*** Records for this exercise
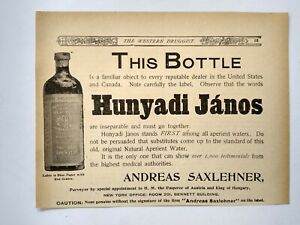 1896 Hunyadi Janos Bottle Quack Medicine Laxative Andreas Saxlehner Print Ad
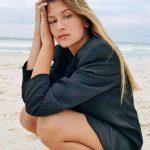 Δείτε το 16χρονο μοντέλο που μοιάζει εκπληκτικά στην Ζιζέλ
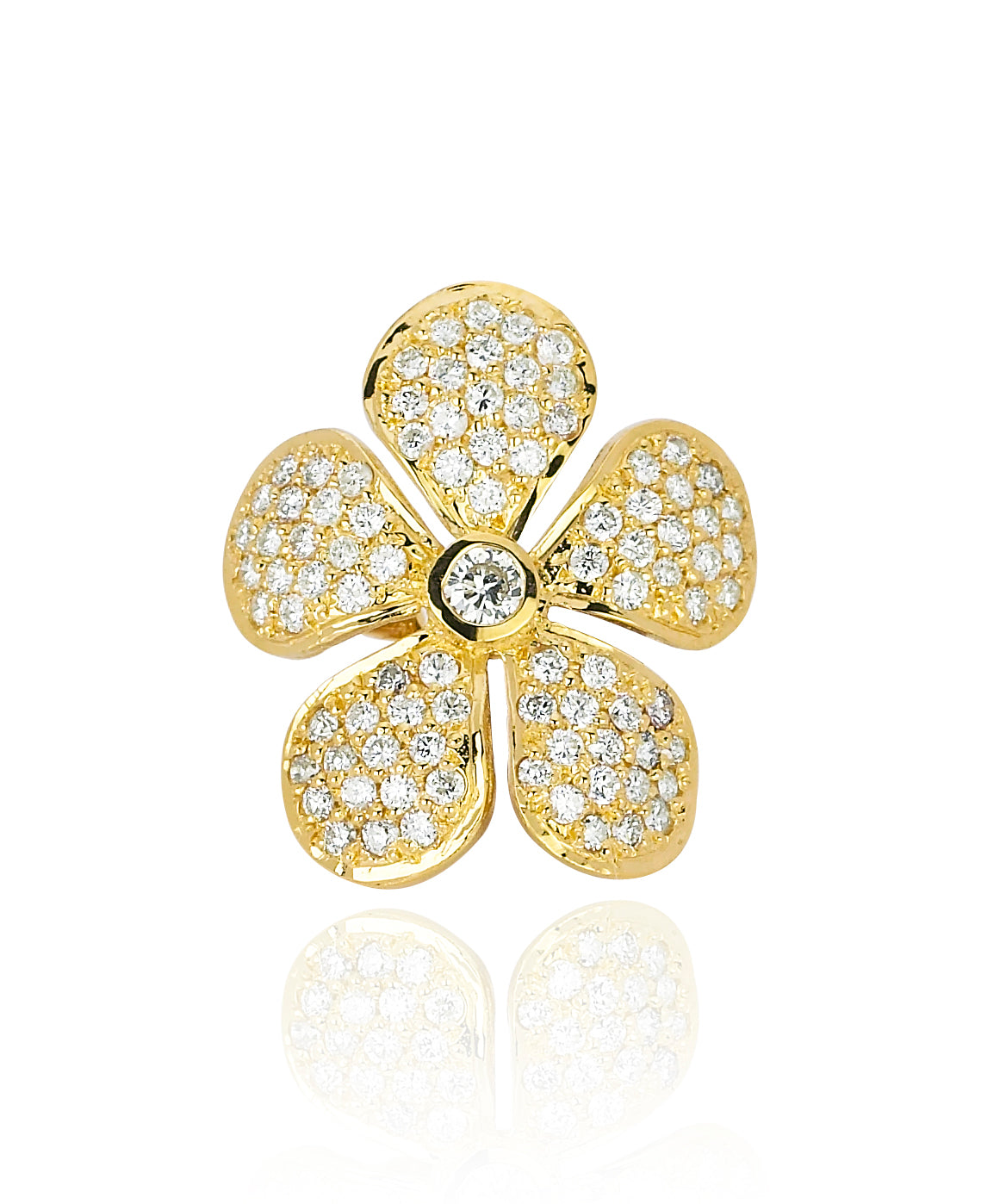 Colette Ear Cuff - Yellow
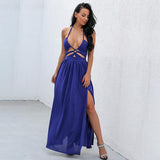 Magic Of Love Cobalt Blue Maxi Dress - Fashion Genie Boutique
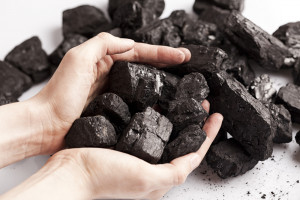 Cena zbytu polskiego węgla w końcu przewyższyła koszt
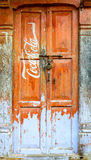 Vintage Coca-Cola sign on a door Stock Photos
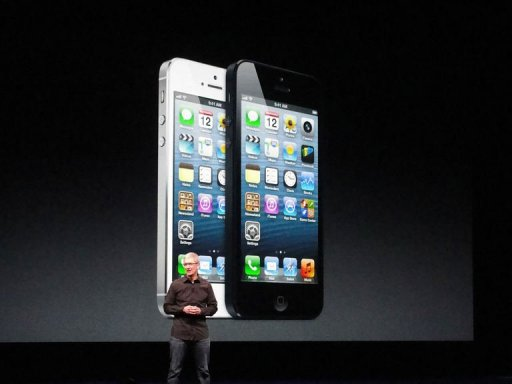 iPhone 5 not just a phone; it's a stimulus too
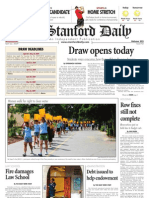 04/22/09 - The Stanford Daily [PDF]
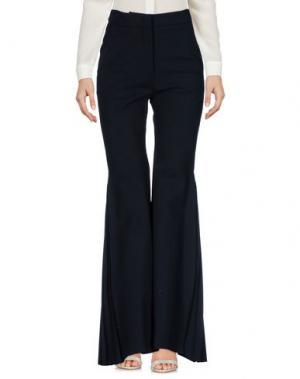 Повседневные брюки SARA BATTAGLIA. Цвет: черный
******
*** Records for this exercise
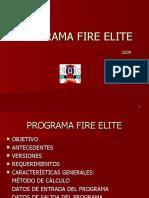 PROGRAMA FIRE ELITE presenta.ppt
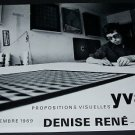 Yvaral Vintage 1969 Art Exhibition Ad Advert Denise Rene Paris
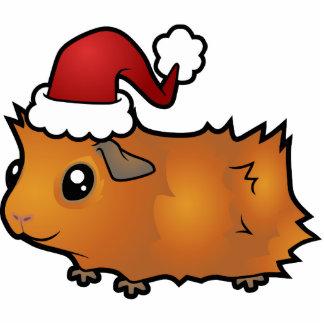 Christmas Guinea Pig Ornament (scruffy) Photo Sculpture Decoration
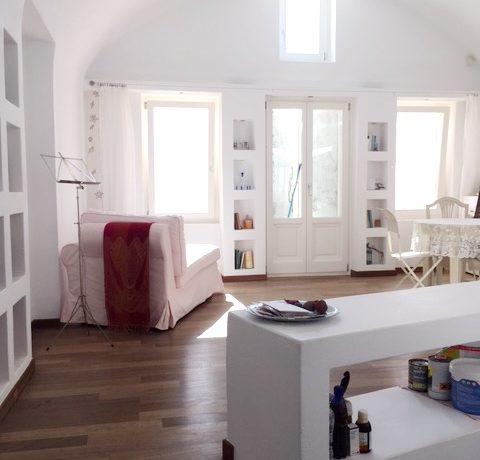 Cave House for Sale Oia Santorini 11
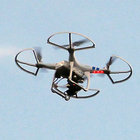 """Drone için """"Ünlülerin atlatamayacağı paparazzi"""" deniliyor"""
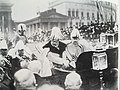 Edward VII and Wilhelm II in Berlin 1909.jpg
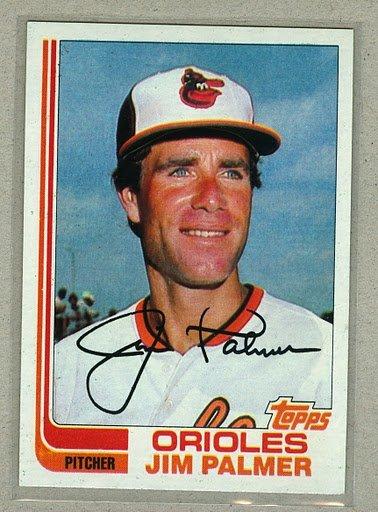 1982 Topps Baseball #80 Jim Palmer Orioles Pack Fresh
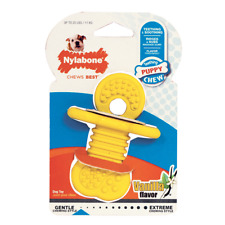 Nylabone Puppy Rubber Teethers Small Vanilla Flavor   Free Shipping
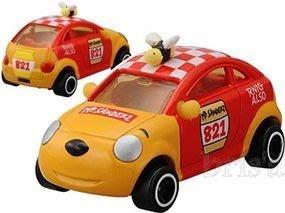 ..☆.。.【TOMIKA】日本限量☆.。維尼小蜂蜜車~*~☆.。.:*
******
[Required action]:
Could you write out exactly the lines of the data above that run from the one holding "Colette Ear Cuff - Yellow" to the one holding "Повседневные брюки SARA", with both ends in and all pictures out?

[Answer space]:
 Colette Ear Cuff - Yellow
 Magic Of Love Cobalt Blue Maxi Dress - Fashion Genie Boutique
 Cena zbytu polskiego węgla w końcu przewyższyła koszt
 Vintage Coca-Cola sign on a door Stock Photos
 iPhone 5 not just a phone; it's a stimulus too
 04/22/09 - The Stanford Daily [PDF]
 Повседневные брюки SARA BATTAGLIA. Цвет: черный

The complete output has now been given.